Sanırdım ki, özgürlüğe düşkün bülbüller türkülerimizin, kafeste çıtkırıldım yetişen kanaryalar da şarkılarımızın kuşları. Onlarca bülbül türküsünü bir çırpıda hatırlıyorum. "Bülbül bağa girip yapmış yuvayı" diye başlıyor Sivas ve Erzurum türküleri.Erzincan yöresinin "Bülbül havalanmış yüksekten uçar" türküsünü dinlerken kendimden geçerim. Hem Yozgat'ın, hem Diyarbakır'ın türküleri de "Bülbülün kanadı sarı" diye başlıyor. Tokat'tan Aşık Veli Aydın saza düzen veriyor ve türküsüne başlıyor: "Bülbül ne ötersin virandır bağın." Çukurovalı ozan, "Ötme garip bülbül gönül şen değil" derken, Karslı türkü yakıcılar ise, "Veten bağı el elvandır / Yoh üstünde harı bülbül. / Ömür sürmeli devrandır / Sesin gelsin sarı bülbül..." diyerek bülbül sesini vatan sesine benzetmekteler. Zavallı bülbül. Kendi derdine mi yansın, kimseyi memnun edemediğine mi? Kimi "öt" diyor, kimi "ötme".

Bülbül, türlü el sanatlarımızda, oyalarda, nakışlarda, camlarda yer almış. Beykoz'da üretilen cam türleri billurlar, opalinler ve "bülbül gözü" anlamına gelen çeşm-i bülbüller olarak anılmışlar. Bu tür cam eşyalara ışık altında çevrilerek, göze yaklaştırılıp uzaklaştırıldığında bülbül gözü gibi hareler oluşturulduğundan bu ad verilmiş. 

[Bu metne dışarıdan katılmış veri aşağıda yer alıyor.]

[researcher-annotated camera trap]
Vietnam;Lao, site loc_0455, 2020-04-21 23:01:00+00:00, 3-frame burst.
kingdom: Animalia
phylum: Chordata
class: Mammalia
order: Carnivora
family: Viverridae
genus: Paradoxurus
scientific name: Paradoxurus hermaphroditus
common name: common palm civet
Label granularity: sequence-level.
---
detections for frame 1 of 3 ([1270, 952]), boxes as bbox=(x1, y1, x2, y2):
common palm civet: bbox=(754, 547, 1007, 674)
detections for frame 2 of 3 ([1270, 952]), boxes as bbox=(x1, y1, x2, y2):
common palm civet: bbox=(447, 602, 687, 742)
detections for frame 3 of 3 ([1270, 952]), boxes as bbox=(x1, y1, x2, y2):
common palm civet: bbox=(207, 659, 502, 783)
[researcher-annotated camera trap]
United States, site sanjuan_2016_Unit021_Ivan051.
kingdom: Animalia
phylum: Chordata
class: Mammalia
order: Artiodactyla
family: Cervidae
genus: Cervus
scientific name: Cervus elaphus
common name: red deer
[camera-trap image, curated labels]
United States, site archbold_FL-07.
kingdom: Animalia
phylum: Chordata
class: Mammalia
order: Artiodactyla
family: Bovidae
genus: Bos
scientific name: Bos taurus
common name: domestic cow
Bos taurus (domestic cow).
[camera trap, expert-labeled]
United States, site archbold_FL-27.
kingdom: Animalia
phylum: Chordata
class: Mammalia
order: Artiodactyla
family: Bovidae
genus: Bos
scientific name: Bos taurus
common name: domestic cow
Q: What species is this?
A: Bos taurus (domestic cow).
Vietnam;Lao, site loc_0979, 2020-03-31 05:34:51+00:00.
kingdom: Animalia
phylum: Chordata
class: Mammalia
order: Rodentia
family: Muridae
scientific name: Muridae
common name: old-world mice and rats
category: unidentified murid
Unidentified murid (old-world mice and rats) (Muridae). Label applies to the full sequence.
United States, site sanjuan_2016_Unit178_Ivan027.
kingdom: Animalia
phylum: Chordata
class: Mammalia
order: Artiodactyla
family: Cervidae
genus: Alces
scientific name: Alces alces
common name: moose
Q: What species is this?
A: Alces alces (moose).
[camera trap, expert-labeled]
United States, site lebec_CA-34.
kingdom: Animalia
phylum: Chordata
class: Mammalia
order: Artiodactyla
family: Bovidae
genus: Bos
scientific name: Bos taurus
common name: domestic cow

Ressamlar da çoğu kez gül ve bülbülü karşı karşıya koyarak, bize daha anlamlı, güzelleşmiş tablolar sunmuşlar. Bülbül üzerine en güzel şiirleri yazanlardan birisi olan Milli Şairimiz Mehmet Akif Ersoy "Gül devrinde gelseydim bülbül olurdum" diyor. Bülbül onca ozanın, bestecinin, bize yansıtmak istediği duyguların, güzelliklerin aynası, elçisi olmuş. Onun için bu günler, bülbüller ne kadar öterse ötsün. Onun sevgisi doldursun yüreklerimizi.